- **Directions**: Could you copy out, character for character, the part of the data that runs from the line containing "The captured photo shows evaluating" through the final line of the data, with both ends included?

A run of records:
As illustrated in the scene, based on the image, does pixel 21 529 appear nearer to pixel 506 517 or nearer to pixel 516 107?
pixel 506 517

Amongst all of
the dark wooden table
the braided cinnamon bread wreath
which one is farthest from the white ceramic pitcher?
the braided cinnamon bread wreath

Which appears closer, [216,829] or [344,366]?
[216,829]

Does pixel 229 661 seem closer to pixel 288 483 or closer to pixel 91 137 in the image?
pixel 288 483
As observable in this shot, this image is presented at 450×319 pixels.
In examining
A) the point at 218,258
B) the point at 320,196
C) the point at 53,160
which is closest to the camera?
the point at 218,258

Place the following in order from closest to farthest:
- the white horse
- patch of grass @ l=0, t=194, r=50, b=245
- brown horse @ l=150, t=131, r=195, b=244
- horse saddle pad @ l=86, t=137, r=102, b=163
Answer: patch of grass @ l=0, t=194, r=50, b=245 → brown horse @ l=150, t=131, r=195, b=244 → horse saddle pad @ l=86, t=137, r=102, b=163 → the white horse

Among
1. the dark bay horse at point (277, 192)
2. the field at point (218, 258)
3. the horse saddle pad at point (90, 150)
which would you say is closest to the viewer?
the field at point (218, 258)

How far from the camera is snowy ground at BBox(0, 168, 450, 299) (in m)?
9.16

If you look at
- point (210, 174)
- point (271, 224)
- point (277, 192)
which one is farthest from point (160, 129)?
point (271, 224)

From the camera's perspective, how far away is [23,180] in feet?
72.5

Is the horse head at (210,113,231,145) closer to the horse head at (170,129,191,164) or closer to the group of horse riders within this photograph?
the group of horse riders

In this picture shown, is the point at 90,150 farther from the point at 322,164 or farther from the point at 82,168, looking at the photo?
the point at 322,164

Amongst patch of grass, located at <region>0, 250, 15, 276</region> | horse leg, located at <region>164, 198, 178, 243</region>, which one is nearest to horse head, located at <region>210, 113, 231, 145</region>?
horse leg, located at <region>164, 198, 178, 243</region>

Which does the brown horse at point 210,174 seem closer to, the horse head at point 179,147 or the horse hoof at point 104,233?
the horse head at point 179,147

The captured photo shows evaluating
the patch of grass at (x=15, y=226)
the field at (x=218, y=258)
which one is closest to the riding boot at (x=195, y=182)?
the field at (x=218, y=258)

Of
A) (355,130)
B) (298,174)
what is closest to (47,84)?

- **Expected answer**:
The captured photo shows evaluating
the patch of grass at (x=15, y=226)
the field at (x=218, y=258)
which one is closest to the riding boot at (x=195, y=182)?
the field at (x=218, y=258)

Of
A) (355,130)
B) (298,174)
what is closest to (47,84)?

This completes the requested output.